▶ Dataset records:
--- start ---

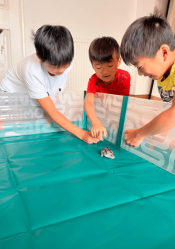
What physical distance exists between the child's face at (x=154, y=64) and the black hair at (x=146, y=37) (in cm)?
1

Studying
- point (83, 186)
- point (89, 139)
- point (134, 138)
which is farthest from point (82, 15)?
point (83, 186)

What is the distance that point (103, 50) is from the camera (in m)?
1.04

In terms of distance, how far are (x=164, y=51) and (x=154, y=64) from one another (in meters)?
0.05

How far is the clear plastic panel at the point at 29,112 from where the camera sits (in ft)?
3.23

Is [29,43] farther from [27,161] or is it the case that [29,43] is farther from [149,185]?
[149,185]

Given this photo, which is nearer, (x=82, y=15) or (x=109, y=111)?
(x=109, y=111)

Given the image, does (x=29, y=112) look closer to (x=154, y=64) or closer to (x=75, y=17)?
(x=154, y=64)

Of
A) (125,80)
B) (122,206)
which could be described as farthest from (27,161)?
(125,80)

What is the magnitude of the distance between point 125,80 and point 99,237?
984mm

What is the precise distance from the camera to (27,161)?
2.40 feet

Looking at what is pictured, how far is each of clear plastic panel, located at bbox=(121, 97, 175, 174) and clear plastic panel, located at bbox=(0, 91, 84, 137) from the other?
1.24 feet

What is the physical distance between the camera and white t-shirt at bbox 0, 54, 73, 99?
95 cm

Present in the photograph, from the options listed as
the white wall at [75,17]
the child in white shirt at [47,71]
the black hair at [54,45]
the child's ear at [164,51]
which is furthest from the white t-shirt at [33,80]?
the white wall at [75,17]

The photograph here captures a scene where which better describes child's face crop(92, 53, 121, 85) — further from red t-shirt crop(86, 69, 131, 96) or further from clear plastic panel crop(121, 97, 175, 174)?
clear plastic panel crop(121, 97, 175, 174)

--- end ---

▶ EXERCISE OBJECTIVE: Render only the entries from the line containing "What is the precise" through the end of the entries as a two-column CSV with the columns entry_text and answer. Give one row per entry, and put each value in a single quoted field with its line breaks replaced by spaces.

▶ THE RESULT:
entry_text,answer
"What is the precise distance from the camera to (27,161)?","2.40 feet"
"Looking at what is pictured, how far is each of clear plastic panel, located at bbox=(121, 97, 175, 174) and clear plastic panel, located at bbox=(0, 91, 84, 137) from the other?","1.24 feet"
"What is the physical distance between the camera and white t-shirt at bbox 0, 54, 73, 99?","95 cm"
"Present in the photograph, from the options listed as the white wall at [75,17] the child in white shirt at [47,71] the black hair at [54,45] the child's ear at [164,51] which is furthest from the white t-shirt at [33,80]?","the white wall at [75,17]"
"The photograph here captures a scene where which better describes child's face crop(92, 53, 121, 85) — further from red t-shirt crop(86, 69, 131, 96) or further from clear plastic panel crop(121, 97, 175, 174)?","clear plastic panel crop(121, 97, 175, 174)"